Bartender hanya mampu mengeleng-gelengkan kepalanya melihat sikap wanita ini. ia berteriak-teriak membuat wanita ini semakin mirip seorang anak kecil. Wanita itu mulai menangis sekarang lalu ia meracau tak karuan.
“PAPA, AYAH, KENAPA AKU HIDUP DI DUNIA INI, DUNIA INI TAK PERNAH ADIL DENGANKU?!” racau wanita ini, “KENAPA TUHAN ITU JAHAT DENGANKU? AKU SUDAH KEHILANGAN KALIAN BERDUA SECARA BERTUBI-TUBI, KENAPA KINI AKU HARUS KEHILANGAN PRIA YANG AKU CINTAI LAGI?! APA DOSAKU SAMPAI AKU SEPERTI INI?”
Kini wanita ini memukul-mukul dadanya dengan keras, ia masih menangis nampak seperti orang gila.
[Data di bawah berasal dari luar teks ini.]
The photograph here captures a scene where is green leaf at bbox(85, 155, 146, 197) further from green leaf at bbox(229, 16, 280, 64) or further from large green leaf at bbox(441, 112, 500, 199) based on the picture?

Beberapa yang duduk di atas meja Bar memandangi wanita ini dengan tatapan penuh tanya, bahkan ada yang berbisik membicarakan wanita ini karena sikapnya nampak seperti anak-anak. Apa dia mabuk berat ya?
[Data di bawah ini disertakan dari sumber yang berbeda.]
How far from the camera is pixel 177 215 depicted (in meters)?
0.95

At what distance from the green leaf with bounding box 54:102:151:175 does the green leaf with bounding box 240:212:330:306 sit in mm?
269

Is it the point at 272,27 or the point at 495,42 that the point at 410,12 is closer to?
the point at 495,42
“Dia kenapa si, Mas?” tanya Arka dengan Bartenderini.
“Nggak tahu saya,” sahut Bartender ,“Dia tadi datang-datang sendirian, lalu ia menangis sambil memesan minuman.”
“Masih kaya anak-anak,” ujar Arka datar, “Tapi kok dia malah main ke club malam begini ya?
“Ya, Pak... anak jaman sekarang mah begitu,” pelayan ini mengeleng-gelengkan kepalanya, “Masih kecil sok-sokan pergi dugem. Padahal mereka masih punya masa depan yang cerah daripada mereka harus pergi ke tempat seperti ini?”
“Apa ya kata orang tuanya kalau tahu tingkah laku anak mereka seperti ini?”
“Mungkin dia anak broken home atau kekurangan kasih sayang kali, Pak,” sahut Bartender ini acuh, “Biasa... anak yang suka cari perhatian.”
“PAPA, AYAH ANA CAPE!” teriak wanita ini membuat pecakapan antara Arka dan Bartender ini terhenti. Tiba-tiba tubuh mungilnya ambruk di atas meja bar ini. Buru-buru Arka menahan tubuh wanita ini agar ia tak jauh dari tempat duduknya.
“Yah, dia malah pingsan!” gerutu Bartender, “Pak, jangan di apa-apain, masih kecil.”
Arka tersenyum dengan pelayan ini. “Saya bukan tipe orang yang mencari kesempatan dalam kesempitan. Dan saya nggak level main sama anak-anak bau kencur begini.”
Mendengar ucapan Arka Bartender itu bergegas meninggalkan Arka dan wanita ini. Dengan insiatif Arka, ia langsung mengedong wanita mungil ini dan membawanya keluar dari dalam club ini tak lupa Arka membawa semua barang-barang milik wanita ini seperti Sling Bag merek Gucci dan ponsel berukuran lima setengah inci yang tergeletak diatas meja bar. Arka sukses menjadi pusat perhatian karena ia mengedong wanita ini ala piggie hug yang terlihat mengemaskan ala drama Korea yang sedang booming. Tapi satu hal yang membuat Arka bingung saat ini. Ia harus membawa wanita ini kemana? Pulang ke rumahnya? Apa kata Daddy-nya nanti? Pulang ke rumah wanita ini? Bahkan ia saja tak tahun siapa wanita ini.